The Roman period mummies that he’s examined have something strange happening with the ribs – it’s impossible to dislocate one’s ribs in life, but that’s what has happened in these mummies. He’s looked at the wrapping styles of around 30 Roman era mummies, and one distinctive group is the “red shroud mummies”. The red colour comes from red lead, from Spain. This group includes the older man who was beaten to death that he showed us earlier in the talk, and the man who had an ibis bird inside his mummy.
One trend is that from the Old Kingdom period to the Roman period there is less & less emphasis on the tomb. And so by the Roman era the mummification techniques have become more about the final external appearance of the body. I think this correlates with something Manon Y. Schutz said last month (my write up is here) when she talked about a 2nd Century CE coffin bed which appeared to function symbolically as a temple within the tomb (rather than the tomb itself playing that sort of role).

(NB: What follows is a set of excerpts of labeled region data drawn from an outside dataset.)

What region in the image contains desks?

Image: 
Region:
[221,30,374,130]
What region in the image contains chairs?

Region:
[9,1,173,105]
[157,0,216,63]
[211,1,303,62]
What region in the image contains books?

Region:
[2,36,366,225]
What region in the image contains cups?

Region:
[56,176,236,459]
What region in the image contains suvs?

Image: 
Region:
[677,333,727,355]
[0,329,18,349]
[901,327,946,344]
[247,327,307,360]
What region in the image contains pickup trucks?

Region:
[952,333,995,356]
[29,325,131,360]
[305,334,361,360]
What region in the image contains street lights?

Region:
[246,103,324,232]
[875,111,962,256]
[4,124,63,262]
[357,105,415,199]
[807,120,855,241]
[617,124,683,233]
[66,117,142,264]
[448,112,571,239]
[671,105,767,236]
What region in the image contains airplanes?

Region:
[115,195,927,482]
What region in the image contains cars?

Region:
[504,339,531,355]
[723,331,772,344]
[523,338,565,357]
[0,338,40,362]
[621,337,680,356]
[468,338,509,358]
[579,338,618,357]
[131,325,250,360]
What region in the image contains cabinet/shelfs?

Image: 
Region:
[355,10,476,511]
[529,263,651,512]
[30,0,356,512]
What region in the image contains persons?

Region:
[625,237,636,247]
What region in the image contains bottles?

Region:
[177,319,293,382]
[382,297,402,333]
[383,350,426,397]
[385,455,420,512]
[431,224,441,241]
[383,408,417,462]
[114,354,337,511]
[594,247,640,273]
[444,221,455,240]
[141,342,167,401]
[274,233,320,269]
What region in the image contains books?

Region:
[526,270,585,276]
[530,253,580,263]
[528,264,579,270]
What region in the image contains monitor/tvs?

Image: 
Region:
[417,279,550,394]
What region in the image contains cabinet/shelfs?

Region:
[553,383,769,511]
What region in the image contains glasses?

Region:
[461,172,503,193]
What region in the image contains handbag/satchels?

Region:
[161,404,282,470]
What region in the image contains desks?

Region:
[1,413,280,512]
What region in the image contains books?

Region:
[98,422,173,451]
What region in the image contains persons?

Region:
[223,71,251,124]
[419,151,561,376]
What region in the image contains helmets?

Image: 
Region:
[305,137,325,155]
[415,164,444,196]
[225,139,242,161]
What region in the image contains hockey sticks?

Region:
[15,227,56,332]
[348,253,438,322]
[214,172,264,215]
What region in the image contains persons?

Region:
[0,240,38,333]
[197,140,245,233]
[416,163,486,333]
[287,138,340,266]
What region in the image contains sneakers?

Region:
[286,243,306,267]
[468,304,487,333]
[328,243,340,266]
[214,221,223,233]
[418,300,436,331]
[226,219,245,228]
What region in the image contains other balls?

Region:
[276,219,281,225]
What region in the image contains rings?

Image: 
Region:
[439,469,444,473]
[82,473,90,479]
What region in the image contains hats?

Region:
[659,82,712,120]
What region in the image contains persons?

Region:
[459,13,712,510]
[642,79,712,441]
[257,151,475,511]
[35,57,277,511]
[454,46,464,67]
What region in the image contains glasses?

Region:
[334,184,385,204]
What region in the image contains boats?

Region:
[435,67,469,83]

Loynes has examined 90 mummies so far, and is hoping to look at lots more so that he can draw more robust conclusions. Even tho 90 seems a reasonable sample size once they’ve been separated by time period, geographic location or other factors each group ends up quite small which makes teasing out what is a unique feature of a particular mummy or what is a common feature of the group more difficult.
During the questions at the end someone asked about the hearts of the mummies he’s examined. For theological/ritual purposes the heart is supposed to be replaced in the body so that the weighing of the heart can take place in the afterlife. But Loynes says that in practice the heart is normally no longer there, and replaced with a heart scarab.
In the questions he also showed us one of the other ways modern technology can be used to investigate mummies. He had a 3D printed model of an incision plate from the inside of a mummy which had been made using the data from a CAT scan, which I think is a really cool way that modern technology is letting us “unwrap” mummies without destroying them.